Seit Vincent sein Herz verloren hatte, war er nervtötender als je zuvor und leider zu nichts mehr zu gebrauchen. Dabei wäre Otto gerade jetzt, während dieses schwierigen Mathetests, froh über seine Unterstützung gewesen. Er hatte sich sogar absichtlich in die letzte Reihe gesetzt, wo ihm Vincent die richtigen Antworten gefahrlos mit einem kleinen Taschenrechner ausrechnen und dann aus der Tasche seines Sweaters hätte zuflüstern können. Doch anstatt zu helfen, hatte Vincent sich in das flauschige Futter von Ottos Pullover gekuschelt und träumte vor sich hin, während ihm hin und wieder ein erwartungsvoller Seufzer entwich. Kein Wunder, denn in der nächsten Stunde hatten sie Kunst.

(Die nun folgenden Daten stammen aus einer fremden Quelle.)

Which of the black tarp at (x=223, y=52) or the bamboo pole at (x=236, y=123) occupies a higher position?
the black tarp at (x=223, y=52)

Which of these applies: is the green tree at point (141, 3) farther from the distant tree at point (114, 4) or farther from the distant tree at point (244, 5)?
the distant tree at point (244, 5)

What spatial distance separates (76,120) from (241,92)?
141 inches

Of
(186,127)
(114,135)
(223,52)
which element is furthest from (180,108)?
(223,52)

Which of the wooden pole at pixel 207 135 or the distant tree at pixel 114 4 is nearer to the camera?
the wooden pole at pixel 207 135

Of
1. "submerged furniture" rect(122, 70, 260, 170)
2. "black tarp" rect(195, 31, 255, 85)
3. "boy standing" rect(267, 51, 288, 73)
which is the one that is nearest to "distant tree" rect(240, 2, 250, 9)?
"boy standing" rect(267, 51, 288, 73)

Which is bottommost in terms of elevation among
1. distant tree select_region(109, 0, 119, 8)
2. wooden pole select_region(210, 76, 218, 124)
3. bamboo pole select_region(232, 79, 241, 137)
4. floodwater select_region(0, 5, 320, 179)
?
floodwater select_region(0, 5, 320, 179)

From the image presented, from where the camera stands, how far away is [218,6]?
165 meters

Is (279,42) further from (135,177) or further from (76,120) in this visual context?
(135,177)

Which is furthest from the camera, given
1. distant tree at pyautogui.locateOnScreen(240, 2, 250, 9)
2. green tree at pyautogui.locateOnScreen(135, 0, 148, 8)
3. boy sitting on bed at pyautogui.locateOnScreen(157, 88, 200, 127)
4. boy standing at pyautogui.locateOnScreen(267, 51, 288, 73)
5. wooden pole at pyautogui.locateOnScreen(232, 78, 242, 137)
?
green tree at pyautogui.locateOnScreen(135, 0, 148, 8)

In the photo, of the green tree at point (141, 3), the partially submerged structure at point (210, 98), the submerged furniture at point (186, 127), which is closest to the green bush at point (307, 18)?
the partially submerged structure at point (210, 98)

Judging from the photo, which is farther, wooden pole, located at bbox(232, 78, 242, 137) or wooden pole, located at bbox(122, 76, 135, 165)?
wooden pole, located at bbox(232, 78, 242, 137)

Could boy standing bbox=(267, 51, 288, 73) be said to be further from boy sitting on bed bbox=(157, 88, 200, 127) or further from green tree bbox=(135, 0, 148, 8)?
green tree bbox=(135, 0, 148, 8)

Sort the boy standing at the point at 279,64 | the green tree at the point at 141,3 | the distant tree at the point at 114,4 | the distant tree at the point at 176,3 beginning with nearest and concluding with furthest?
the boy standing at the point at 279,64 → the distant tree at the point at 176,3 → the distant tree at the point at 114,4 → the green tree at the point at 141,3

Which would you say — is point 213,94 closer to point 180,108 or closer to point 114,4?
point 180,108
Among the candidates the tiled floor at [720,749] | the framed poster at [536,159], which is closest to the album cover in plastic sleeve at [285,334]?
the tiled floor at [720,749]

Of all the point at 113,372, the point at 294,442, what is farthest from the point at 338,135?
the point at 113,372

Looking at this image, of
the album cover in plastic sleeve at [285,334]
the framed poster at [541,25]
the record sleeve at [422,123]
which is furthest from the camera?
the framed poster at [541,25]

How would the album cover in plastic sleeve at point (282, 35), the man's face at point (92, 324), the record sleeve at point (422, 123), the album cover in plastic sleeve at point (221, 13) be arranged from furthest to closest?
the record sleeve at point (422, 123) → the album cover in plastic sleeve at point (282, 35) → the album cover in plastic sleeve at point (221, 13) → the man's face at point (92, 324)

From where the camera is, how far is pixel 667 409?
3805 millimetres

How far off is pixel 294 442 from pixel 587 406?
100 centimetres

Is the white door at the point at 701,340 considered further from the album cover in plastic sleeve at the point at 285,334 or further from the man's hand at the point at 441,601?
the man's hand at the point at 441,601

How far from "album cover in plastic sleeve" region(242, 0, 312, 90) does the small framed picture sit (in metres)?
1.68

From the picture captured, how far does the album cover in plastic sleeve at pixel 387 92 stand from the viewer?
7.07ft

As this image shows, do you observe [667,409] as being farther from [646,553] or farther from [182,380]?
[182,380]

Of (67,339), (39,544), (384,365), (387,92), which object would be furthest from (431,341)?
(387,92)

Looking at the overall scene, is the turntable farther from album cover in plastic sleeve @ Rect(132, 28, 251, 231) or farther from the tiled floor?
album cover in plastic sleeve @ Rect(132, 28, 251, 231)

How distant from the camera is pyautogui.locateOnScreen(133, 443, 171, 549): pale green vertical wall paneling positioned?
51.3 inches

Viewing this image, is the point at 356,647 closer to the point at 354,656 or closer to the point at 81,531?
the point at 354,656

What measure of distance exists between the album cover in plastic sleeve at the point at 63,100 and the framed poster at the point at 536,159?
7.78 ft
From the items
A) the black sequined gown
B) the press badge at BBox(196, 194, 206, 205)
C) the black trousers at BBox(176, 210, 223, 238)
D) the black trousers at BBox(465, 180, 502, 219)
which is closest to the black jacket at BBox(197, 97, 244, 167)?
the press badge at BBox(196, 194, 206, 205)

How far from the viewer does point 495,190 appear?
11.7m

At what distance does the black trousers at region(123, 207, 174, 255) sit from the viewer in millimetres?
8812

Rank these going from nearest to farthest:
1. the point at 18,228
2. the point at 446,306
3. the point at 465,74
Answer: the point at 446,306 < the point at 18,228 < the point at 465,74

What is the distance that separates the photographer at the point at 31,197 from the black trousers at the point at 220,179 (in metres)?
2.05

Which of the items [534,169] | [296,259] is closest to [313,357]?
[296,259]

»Hey, du Schnarchnase! Wie lautet die Quadratwurzel von hundertneunundsechzig?«, zischte Otto seiner Hausfledermaus zu, als er die einfachen Aufgaben gelöst hatte. Von Zahlen über hundert hatten sie im Unterricht nie die Wurzel gezogen, darum empfand Otto den Test heute als extrafies. »Vincent, mach schon. Kannst du mir helfen?«
Es dauerte einige Augenblicke, dann bewegte sich schließlich etwas in Ottos Sweater, gefolgt von einem lang gezogenen Gähnen. »Oh Mann, Otto, wäre es nicht besser gewesen, du hättest gestern Abend für Mathe gelernt, anstatt mit Harold in seiner alten Schrottkiste durch die Stadt zu gurken?«, meckerte Vincent aus der Tasche. »Deine Klassenkameradin mit den roten Haaren und der hässlichen rosa Brille scheint jedenfalls kein Problem mit den Fragen zu haben.«
»Also erstens ist Megan ein Taschenrechner auf zwei Beinen. Und zweitens war die Spritztour mit Harold schon letzte Woche. Ich musste ihm dabei helfen, einen schönen bunten Blumenstrauß für Gundulas Todestag auszusuchen. Kann es sein, dass die Liebesviren schon dein Gedächtnis angegriffen haben?«
»Liebes-was? Du tickst wohl nicht richtig, mein Freund!« Empört reckte Vincent seinen pelzigen Kopf aus der Tasche, doch Otto drückte ihn sanft wieder zurück, bevor irgendjemand in der Klasse etwas mitbekam.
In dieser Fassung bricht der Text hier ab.